Num texto de página, corrido a duas colunas e ilustrado com tantas imagens, Vasco Granja, depois de lamentar que Corto fosse então “injustamente desconhecido em Portugal”, divulgava que Hugo Pratt já tinha sido premiado em 1970, no Sexto Congresso de Lucca e distinguido pela revista Phénix, no ano seguinte.

Para ilustrar o texto monocromático, uma reprodução também sem cor, da capa de um álbum mítico publicado em 1971, pela editora francesa Publicness e que hoje suscita a cobiça de coleccionadores.

Ao longo dos anos seguintes, Vasco Granja, o grande divulgador nacional de bd, escreveu mais vezes sobre Pratt, na Tintin pelo que ao ler o número de 6.2.1973, a revista belga, já estava preparado para... Pratt!

Mas não era o Pratt de Corto Maltese. Eram o dos Escorpiões do Deserto, em missão no Norte de África, em 1940. À dúzia de páginas então publicadas, bem desenhadas e mal coloridas, juntou-se mais meia dúzia no número de 12.3.1974 e a irregularidade da publicação permitiu entretanto o aparecimento de Corto Maltese, pela primeira vez no Tintin belga, em 9.4.1974, alguns dias antes do 25 de Abril!
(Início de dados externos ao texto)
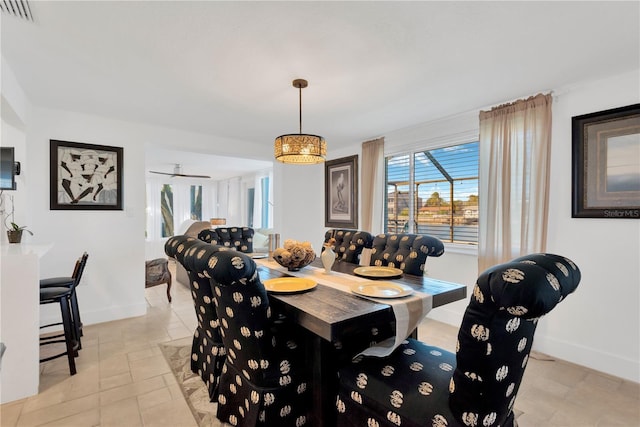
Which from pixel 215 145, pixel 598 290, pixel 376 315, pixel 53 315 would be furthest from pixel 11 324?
pixel 598 290

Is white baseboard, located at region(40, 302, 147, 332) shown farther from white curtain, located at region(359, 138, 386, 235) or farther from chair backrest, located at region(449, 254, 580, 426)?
chair backrest, located at region(449, 254, 580, 426)

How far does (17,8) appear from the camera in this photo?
63.6 inches

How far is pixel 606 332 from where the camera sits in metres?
2.41

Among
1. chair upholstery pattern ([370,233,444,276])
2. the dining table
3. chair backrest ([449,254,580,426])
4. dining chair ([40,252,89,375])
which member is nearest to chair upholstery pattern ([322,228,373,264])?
chair upholstery pattern ([370,233,444,276])

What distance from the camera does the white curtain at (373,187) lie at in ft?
13.4

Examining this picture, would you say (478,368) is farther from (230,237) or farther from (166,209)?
(166,209)

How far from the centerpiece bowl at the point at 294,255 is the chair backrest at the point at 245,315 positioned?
70 centimetres

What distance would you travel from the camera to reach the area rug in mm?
1837

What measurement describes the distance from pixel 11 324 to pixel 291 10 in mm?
2656

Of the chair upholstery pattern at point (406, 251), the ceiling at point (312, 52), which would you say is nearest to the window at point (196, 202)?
the ceiling at point (312, 52)

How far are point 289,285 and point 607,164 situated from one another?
2.61 meters

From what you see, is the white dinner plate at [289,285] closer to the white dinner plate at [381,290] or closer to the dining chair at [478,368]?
the white dinner plate at [381,290]

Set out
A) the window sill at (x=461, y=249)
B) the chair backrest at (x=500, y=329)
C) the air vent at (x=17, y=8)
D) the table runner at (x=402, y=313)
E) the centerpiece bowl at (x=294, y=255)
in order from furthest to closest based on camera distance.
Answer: the window sill at (x=461, y=249) < the centerpiece bowl at (x=294, y=255) < the air vent at (x=17, y=8) < the table runner at (x=402, y=313) < the chair backrest at (x=500, y=329)

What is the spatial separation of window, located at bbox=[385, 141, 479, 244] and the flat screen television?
3824 mm
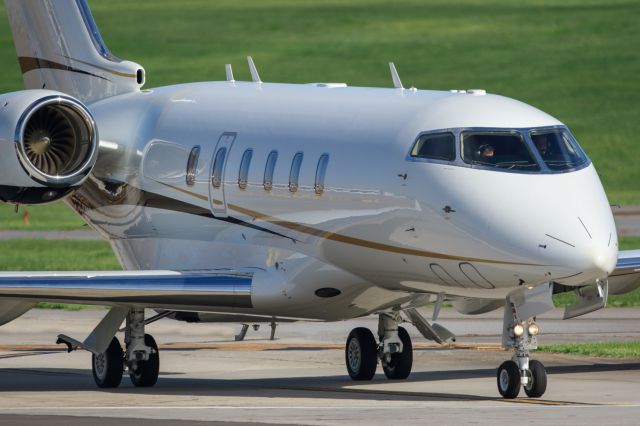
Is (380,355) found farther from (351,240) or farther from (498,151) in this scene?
(498,151)

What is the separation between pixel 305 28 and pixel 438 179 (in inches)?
3062

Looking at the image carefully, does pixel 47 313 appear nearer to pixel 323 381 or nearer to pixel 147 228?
pixel 147 228

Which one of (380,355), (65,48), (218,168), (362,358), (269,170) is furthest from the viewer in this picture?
(65,48)

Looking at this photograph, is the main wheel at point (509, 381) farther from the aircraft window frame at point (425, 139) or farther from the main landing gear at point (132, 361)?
the main landing gear at point (132, 361)

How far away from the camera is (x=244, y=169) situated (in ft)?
70.7

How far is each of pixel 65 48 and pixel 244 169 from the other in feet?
17.2

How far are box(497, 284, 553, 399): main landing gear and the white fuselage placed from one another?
350mm

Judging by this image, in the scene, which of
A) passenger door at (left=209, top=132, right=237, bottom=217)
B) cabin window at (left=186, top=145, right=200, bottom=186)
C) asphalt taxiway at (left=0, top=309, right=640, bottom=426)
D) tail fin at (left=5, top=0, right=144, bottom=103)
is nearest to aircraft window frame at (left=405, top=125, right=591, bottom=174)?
asphalt taxiway at (left=0, top=309, right=640, bottom=426)

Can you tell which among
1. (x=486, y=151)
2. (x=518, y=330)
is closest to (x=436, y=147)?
(x=486, y=151)

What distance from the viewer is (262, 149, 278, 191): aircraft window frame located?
21.1 metres

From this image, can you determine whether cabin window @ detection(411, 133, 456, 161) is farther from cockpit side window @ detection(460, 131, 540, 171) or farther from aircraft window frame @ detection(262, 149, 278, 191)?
aircraft window frame @ detection(262, 149, 278, 191)

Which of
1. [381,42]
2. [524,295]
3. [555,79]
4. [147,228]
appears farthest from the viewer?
[381,42]

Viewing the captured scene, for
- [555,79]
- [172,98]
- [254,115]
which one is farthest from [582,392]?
[555,79]

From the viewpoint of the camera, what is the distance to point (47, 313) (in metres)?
32.7
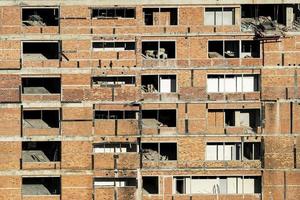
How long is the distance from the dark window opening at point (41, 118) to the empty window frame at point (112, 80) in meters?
3.38

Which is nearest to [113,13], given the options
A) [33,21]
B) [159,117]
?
[33,21]

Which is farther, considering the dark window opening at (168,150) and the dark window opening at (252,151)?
the dark window opening at (168,150)

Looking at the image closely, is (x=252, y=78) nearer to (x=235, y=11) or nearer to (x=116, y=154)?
(x=235, y=11)

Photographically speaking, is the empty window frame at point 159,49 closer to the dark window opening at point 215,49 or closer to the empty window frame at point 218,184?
the dark window opening at point 215,49

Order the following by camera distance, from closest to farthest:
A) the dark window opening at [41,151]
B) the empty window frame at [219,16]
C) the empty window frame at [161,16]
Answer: the dark window opening at [41,151] → the empty window frame at [219,16] → the empty window frame at [161,16]

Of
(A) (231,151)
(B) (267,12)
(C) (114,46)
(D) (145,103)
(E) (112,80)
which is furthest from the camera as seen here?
(B) (267,12)

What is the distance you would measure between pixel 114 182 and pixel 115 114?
179 inches

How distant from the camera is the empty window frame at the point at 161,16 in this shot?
1780 inches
A apresentação começava assim... “ Un nouveau venu: Corto Maltese.” E continuava...

Corto Maltese c´est ce qu´on appelle aujourd´hui le ´marginal ` parfait. Il n´a ni attache, ni loi bien définie, ni ressources vraiment cnnues, et on le trouve partout où le souffle le vent de la liberté

O 25 de Abril, em Portugal, ocorreria dali a quinze dias...

A história publicada, sem título, mas conhecida como O segredo de Tristan Bantam, não era nova: já tinha visto a luz impressa, em 1970, na revista francesa Pif Gadjet, uma revista de historietas completas e que entre 1969 e 1973, chegou a vender mais do que todas as outras revistas de bd... juntas! Tudo por causa de um artifício comercial que a McDonalds conhece muito bem: com a revista e as historietas de grande qualidade gráfica, vinha anexo, num plástico, um pequeno brinquedo surpresa...
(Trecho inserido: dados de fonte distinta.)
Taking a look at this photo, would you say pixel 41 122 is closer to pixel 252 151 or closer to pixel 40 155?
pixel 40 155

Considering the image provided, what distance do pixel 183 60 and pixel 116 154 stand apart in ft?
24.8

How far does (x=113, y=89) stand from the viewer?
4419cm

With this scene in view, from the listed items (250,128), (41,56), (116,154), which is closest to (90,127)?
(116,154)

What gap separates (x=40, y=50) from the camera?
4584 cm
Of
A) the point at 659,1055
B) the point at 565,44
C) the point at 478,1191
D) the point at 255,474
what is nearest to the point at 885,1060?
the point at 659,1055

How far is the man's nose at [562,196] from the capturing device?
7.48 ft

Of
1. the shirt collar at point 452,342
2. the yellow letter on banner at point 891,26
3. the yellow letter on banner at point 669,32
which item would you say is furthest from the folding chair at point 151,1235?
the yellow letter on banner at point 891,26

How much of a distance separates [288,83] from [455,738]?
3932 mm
Assim, as histórias de Corto Maltese que o jornal Público, durante 16 semanas entrega com o jornal, a troco de 4 euros, são já antigas - pelo menos tanto como o truque comercial que as faz vender.
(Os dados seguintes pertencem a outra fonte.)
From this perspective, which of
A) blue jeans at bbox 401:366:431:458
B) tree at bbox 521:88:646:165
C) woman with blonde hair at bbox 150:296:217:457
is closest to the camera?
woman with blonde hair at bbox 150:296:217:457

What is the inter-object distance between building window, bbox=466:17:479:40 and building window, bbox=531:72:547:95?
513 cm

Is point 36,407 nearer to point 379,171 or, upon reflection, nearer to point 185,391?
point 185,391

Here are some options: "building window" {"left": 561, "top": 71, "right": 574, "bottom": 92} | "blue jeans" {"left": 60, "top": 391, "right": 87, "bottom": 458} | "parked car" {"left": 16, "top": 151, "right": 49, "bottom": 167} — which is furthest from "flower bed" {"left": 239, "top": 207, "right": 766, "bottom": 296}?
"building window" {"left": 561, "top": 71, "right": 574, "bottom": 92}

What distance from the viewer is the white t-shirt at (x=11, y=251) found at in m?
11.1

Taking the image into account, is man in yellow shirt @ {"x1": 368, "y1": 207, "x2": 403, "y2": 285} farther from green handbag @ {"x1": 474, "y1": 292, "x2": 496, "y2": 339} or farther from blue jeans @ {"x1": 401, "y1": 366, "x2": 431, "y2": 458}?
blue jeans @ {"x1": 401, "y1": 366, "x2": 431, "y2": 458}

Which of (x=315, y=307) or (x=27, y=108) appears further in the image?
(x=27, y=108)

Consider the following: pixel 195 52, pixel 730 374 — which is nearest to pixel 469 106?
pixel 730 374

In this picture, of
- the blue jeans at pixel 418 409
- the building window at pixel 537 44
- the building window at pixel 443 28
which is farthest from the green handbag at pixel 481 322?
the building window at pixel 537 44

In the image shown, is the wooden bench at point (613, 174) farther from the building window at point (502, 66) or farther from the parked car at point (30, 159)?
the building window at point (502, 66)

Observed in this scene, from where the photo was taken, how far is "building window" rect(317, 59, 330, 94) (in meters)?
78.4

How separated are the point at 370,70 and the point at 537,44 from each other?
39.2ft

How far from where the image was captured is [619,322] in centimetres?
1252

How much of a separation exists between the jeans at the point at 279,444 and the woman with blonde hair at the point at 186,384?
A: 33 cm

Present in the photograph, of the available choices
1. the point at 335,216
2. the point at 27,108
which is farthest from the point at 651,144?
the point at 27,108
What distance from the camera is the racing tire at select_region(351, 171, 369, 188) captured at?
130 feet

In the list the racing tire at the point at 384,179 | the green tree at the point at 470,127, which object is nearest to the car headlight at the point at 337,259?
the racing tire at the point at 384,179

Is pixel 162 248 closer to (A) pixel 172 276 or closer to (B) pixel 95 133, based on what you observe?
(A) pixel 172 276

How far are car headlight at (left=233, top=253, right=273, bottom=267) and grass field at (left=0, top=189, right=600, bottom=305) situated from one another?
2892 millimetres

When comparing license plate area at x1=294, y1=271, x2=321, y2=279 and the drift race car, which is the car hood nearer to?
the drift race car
A actual série que se reúne em dois álbuns sob o título de Sob o Signo de Capricórnio, são todas desse ano de 1970 e da revista Pif Gadjet. Provavelmente serão as melhores historietas do marinheiro vagabundo e maltês e valem a pena ler e ver nos desenhos primorosos de Hugo Pratt que morreu em 1995.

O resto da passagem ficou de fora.